Document extract:
<<<<
The present invention relates to petroleum oils, such as crude oils, and petroleum oil products, such as crude oil fractions, containing a mixture of defined polyalkyl acrylates and methacrylates of different kinds as flow improvers.
The behavior in the cold of petroleum oils and petroleum oil products is decisively influenced by the paraffins contained therein. The paraffins crystallize out on cooling. In this way, the ability of the oils to flow is lowered or entirely prevented. On heating, the paraffins generally go back into solution in the oil matrix.
Industry has developed polymeric flow improvers, for example the so-called "pour point depressants" which, even in concentrations between 0.05 and 1 percent by weight, effectively reduce the "pour point" (i.e. the temperature at which the oil just still flows, cf. DIN 51597). The effect of these materials has been explained with the following proposed model: Paraffin-like compounds are incorporated in the growing paraffin crystals and in this way hinder the further growth of the crystals and the formation of extended crystal agglomerates. (Cf. Ullmanns Encyclopadie der technischen Chemie, 4th edition, Vol. 20, p. 548, Verlag Chemie 1981).
Polymers comprising (meth)acrylic acid esters of long chain alkanols (C>12) are effective flow improvers for crude oils (cf. DE-A 17 70 695). Polybehenyl acrylate can be given as a prototype of a flow improver for crude oils. Polybehenyl acrylate itself crystallizes at a temperature of +20°C (determined in 0.1 percent concentration in isooctane by a "cloud point" measurement according to DIN 51597 or ASTM D 97-66), and meets very well the assumptions of being of reciprocally acting with the long chain paraffins in the crude oil. To be sure, the high price of the starting materials stands in the way of the use of polybehenyl acrylate and comparable long chain polyacrylates.
Unpublished German patent application P 38 18 438 describes paraffin containing petroleum oils from the group of crude oils, vacuum gas oils, and residual oils having improved flow properties, wherein the petroleum oils have in common an onset of paraffin crystallization at a temperature<30°C and a content of 1 to 10,000 ppm of at least one polymer selected from the class of polyalkyl (meth)acrylates or polydialkyl fumarates, the onset of crystallization of which is below 15°C
Even with a knowledge of the basic teachings of the state of the art, according to which long chain alkyl esters, particularly C18-24 - alkyl esters of (meth)acrylic acid can improve the low temperature flow behavior of crude oils, it was not possible to recognize any technical rule which could contribute to an optimization of the flow improving effect of polyalkyl (meth)acrylates.
>>>>
Extracted material:
<<<<
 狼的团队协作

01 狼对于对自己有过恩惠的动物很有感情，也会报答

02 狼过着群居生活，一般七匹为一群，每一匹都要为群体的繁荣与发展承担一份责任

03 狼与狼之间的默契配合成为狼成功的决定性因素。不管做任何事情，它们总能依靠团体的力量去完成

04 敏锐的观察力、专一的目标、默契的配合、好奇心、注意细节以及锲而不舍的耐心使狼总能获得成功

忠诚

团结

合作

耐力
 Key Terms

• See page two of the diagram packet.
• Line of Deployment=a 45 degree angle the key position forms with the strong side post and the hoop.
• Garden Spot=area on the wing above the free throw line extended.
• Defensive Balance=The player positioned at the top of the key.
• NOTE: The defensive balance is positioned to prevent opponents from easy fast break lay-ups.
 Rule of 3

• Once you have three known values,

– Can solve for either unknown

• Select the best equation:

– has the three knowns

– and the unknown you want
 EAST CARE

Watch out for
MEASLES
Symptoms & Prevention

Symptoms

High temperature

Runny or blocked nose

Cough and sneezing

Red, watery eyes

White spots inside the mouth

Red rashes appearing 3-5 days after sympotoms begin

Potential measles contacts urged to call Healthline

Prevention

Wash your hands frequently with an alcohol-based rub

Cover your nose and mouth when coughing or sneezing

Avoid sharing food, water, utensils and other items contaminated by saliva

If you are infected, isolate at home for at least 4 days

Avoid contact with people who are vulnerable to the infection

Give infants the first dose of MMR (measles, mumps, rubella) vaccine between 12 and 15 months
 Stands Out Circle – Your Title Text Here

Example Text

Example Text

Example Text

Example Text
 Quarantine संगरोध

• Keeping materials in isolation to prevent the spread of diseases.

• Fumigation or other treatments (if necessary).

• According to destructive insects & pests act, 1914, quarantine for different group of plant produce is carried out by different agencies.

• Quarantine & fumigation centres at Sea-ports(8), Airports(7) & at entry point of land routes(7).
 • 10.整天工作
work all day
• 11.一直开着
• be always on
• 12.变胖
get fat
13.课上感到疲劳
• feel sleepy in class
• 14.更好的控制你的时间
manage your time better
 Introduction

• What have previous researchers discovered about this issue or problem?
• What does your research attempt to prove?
>>>>
About this task: From the text on flow improvers for petroleum oils, extract word for word the passage that runs from "The present invention" up to and including "as flow improvers.".

Task response:
The present invention relates to petroleum oils, such as crude oils, and petroleum oil products, such as crude oil fractions, containing a mixture of defined polyalkyl acrylates and methacrylates of different kinds as flow improvers.